Questions about pictured scenes

..........

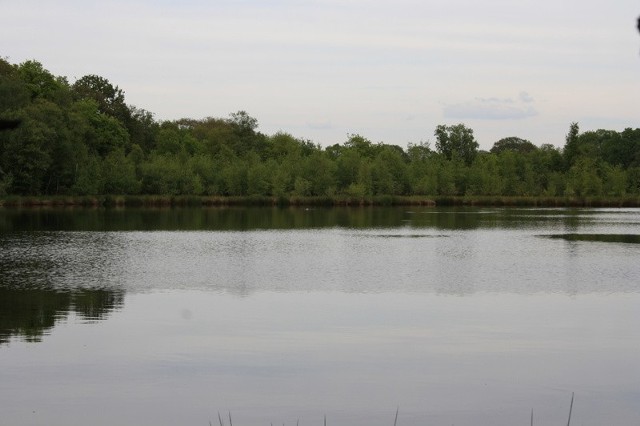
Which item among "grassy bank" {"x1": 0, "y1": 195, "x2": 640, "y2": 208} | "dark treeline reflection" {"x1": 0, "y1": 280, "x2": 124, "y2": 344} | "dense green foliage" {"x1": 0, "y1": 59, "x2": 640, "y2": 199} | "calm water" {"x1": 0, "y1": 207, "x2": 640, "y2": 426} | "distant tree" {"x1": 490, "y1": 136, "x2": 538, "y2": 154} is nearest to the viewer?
"calm water" {"x1": 0, "y1": 207, "x2": 640, "y2": 426}

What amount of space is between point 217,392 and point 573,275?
17.0 m

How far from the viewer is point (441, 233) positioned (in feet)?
150

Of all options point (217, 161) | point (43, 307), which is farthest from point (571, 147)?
point (43, 307)

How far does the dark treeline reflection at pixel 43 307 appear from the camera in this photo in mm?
16500

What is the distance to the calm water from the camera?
11.8 metres

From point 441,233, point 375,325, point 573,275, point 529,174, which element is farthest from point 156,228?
point 529,174

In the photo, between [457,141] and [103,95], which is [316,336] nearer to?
[103,95]

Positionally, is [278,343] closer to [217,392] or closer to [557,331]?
[217,392]

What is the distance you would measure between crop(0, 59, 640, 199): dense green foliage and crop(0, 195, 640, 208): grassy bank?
0.89m

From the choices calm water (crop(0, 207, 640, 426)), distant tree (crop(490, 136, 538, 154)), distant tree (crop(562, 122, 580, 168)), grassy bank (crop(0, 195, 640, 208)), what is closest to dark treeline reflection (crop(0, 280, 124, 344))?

..........

Skip the images and write out the rest of the listing exactly.

### Result of the task
Which item among "grassy bank" {"x1": 0, "y1": 195, "x2": 640, "y2": 208} | "dark treeline reflection" {"x1": 0, "y1": 280, "x2": 124, "y2": 344} | "dense green foliage" {"x1": 0, "y1": 59, "x2": 640, "y2": 199} | "calm water" {"x1": 0, "y1": 207, "x2": 640, "y2": 426} | "distant tree" {"x1": 490, "y1": 136, "x2": 538, "y2": 154} is nearest to the viewer?
"calm water" {"x1": 0, "y1": 207, "x2": 640, "y2": 426}

What amount of space is between point 217,392 and point 573,275?
17.0 m

How far from the viewer is point (441, 233) positioned (in feet)?
150

Of all options point (217, 161) | point (43, 307), which is farthest from point (571, 147)?
point (43, 307)

How far does the dark treeline reflection at pixel 43 307 appear from the camera in this photo in mm?
16500

What is the distance to the calm water from the camera?
11.8 metres

From point 441,233, point 375,325, point 573,275, point 529,174, which element is farthest from point 156,228?
point 529,174

In the photo, between [457,141] and [103,95], which is [316,336] nearer to?
[103,95]

Positionally, is [278,343] closer to [217,392] or closer to [557,331]?
[217,392]

What is the distance you would measure between crop(0, 59, 640, 199): dense green foliage and crop(0, 195, 640, 208): grassy bank?
0.89m

From the choices calm water (crop(0, 207, 640, 426)), distant tree (crop(490, 136, 538, 154)), distant tree (crop(562, 122, 580, 168)), grassy bank (crop(0, 195, 640, 208)), what is closest to dark treeline reflection (crop(0, 280, 124, 344))?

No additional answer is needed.